Em artigo publicado nesta Folha, na quinta-feira (13), argumentei que furar o teto de gastos para aumentar investimentos em infraestrutura não é uma boa ideia.
É questionável o argumento de que investimentos públicos são gastos temporários, que podem ser acionados rapidamente para estimular a economia e tirá-la da recessão e que ainda deixariam como legado uma melhor infraestrutura, capaz de acelerar o crescimento futuro.
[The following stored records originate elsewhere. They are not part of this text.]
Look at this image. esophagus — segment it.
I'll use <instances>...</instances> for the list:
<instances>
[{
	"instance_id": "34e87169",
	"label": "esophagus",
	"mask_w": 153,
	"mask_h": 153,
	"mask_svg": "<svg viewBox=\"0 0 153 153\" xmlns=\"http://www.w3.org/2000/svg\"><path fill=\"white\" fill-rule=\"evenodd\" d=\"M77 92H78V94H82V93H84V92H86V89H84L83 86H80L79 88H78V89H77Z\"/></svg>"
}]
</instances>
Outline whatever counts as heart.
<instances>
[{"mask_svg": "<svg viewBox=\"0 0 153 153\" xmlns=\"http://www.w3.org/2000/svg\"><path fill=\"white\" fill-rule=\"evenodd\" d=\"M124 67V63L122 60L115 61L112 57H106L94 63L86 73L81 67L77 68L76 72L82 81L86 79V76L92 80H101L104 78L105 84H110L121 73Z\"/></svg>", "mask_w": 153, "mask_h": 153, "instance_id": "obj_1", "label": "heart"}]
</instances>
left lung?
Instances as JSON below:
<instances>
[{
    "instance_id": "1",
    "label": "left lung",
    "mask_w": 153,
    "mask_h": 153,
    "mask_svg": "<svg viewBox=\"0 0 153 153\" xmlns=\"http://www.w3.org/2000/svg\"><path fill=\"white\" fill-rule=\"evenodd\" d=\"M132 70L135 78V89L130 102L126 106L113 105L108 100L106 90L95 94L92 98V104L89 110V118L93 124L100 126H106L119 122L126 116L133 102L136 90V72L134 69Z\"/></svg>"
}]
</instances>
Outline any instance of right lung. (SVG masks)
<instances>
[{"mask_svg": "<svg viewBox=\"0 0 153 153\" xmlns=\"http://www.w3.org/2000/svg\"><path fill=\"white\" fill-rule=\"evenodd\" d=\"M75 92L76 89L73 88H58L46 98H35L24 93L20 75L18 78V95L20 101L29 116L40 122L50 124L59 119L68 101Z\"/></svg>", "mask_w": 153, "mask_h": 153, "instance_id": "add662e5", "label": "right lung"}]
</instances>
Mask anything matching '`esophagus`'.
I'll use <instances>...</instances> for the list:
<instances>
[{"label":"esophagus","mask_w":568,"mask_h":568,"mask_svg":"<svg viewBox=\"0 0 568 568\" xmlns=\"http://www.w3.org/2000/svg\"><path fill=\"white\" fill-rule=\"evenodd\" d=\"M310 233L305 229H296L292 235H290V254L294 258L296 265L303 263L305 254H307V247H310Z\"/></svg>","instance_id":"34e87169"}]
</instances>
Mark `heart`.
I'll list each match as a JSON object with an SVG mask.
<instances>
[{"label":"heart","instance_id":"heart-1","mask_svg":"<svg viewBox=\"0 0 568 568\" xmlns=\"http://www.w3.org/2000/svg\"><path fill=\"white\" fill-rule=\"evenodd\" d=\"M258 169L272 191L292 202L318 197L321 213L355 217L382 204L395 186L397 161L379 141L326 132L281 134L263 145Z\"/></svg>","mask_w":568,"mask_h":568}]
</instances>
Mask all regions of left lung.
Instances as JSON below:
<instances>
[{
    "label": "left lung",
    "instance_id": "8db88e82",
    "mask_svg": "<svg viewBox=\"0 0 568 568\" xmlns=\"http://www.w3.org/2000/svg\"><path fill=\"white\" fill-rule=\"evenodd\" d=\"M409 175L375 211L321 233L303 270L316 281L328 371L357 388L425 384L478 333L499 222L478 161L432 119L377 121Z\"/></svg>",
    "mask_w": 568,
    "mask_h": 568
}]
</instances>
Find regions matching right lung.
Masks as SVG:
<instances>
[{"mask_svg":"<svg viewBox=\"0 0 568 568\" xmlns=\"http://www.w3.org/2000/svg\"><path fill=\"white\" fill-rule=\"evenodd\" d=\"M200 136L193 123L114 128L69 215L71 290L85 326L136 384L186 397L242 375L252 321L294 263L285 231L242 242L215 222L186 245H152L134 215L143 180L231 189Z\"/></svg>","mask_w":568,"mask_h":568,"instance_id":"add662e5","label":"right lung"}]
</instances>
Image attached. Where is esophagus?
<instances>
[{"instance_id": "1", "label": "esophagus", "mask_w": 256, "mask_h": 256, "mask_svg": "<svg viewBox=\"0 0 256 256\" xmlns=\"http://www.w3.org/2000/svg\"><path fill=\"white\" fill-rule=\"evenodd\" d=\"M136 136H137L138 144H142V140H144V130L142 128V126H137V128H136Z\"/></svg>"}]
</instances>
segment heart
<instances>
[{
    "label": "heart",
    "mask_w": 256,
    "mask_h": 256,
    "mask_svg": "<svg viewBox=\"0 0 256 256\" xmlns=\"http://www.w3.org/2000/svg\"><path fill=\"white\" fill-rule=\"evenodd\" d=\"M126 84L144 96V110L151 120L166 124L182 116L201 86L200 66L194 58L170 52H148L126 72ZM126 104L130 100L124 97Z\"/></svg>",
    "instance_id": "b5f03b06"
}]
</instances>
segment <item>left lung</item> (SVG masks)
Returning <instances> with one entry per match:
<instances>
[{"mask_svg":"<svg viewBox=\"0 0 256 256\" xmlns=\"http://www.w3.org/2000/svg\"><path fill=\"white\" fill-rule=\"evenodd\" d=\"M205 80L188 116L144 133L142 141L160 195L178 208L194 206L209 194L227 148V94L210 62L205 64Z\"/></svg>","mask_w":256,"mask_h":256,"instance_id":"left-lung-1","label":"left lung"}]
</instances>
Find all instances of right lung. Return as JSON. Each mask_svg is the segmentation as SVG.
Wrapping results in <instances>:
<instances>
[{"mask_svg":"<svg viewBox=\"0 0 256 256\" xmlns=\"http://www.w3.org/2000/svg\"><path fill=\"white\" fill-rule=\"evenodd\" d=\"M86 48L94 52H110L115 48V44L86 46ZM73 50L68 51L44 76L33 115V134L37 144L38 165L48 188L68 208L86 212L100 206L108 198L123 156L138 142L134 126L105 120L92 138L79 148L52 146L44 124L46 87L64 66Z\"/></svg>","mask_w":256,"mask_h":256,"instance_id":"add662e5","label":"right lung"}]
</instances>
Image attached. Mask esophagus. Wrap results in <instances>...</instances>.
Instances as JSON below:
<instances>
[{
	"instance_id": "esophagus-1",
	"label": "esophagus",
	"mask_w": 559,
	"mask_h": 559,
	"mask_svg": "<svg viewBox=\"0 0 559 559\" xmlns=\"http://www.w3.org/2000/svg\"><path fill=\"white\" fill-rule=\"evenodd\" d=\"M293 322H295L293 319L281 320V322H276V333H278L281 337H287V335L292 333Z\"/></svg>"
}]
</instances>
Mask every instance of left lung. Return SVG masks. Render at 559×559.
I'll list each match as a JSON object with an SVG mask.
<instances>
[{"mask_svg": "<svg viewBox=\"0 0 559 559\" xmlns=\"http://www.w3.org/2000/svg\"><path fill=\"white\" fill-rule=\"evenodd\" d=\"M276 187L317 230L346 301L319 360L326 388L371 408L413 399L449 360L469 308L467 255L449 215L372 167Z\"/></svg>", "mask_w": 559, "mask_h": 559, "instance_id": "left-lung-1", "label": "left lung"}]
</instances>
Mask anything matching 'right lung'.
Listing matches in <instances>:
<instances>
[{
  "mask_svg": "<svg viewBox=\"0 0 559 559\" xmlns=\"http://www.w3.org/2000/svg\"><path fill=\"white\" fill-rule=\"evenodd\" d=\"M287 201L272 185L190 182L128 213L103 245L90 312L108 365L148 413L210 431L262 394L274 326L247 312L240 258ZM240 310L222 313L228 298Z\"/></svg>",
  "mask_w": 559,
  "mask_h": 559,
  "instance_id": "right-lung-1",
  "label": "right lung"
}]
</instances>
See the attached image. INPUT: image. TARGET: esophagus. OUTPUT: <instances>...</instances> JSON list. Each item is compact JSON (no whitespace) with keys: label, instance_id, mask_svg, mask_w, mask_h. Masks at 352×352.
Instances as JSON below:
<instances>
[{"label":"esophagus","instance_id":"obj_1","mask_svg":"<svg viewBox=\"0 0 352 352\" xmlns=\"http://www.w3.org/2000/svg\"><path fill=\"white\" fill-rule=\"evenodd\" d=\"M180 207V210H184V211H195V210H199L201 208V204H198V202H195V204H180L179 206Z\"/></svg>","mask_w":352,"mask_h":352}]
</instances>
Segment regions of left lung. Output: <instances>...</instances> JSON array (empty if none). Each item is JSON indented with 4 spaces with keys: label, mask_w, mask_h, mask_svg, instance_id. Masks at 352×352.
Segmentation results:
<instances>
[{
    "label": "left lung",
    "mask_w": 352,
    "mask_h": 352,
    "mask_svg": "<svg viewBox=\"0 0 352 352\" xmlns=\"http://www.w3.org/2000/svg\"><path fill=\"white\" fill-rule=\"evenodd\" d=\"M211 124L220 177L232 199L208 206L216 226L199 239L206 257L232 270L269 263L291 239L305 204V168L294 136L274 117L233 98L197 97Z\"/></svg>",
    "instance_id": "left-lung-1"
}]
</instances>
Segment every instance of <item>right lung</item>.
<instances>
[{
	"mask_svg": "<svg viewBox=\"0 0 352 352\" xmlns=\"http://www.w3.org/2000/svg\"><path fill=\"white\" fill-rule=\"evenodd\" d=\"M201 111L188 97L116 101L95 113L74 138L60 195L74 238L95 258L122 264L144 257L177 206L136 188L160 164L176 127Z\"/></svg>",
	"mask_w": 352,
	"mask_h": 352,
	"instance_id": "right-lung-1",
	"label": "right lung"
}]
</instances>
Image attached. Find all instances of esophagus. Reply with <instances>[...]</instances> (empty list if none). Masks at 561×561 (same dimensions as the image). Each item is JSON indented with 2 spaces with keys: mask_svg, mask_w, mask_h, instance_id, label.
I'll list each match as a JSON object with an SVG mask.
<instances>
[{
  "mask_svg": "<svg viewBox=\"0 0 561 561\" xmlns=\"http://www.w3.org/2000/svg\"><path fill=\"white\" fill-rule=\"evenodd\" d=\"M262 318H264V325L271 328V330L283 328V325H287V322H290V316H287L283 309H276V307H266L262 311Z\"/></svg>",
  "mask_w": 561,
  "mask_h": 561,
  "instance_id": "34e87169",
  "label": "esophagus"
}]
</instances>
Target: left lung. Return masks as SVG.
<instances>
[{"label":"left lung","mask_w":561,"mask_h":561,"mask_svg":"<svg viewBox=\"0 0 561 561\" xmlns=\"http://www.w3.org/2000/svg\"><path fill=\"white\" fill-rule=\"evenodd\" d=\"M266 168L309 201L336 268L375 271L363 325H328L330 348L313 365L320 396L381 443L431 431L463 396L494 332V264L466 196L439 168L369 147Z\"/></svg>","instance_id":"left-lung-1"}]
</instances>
Argumentei que o investimento público não serve como remédio imediato para estimular a economia, pois da decisão de investir até o começo do dispêndio podem se passar anos.
Quanto ao impacto no crescimento de longo prazo, a experiência recente do PAC é que produzimos infraestrutura ruim e obras inacabadas. Muitas são sucatas, que nada produzem.
Vale olhar o que a literatura econômica diz a respeito.
Artigo recente de Valerie Ramey apresenta um modelo keynesiano típico, em que há muito espaço para que o gasto público estimule o crescimento do PIB: o chamado “efeito multiplicador”.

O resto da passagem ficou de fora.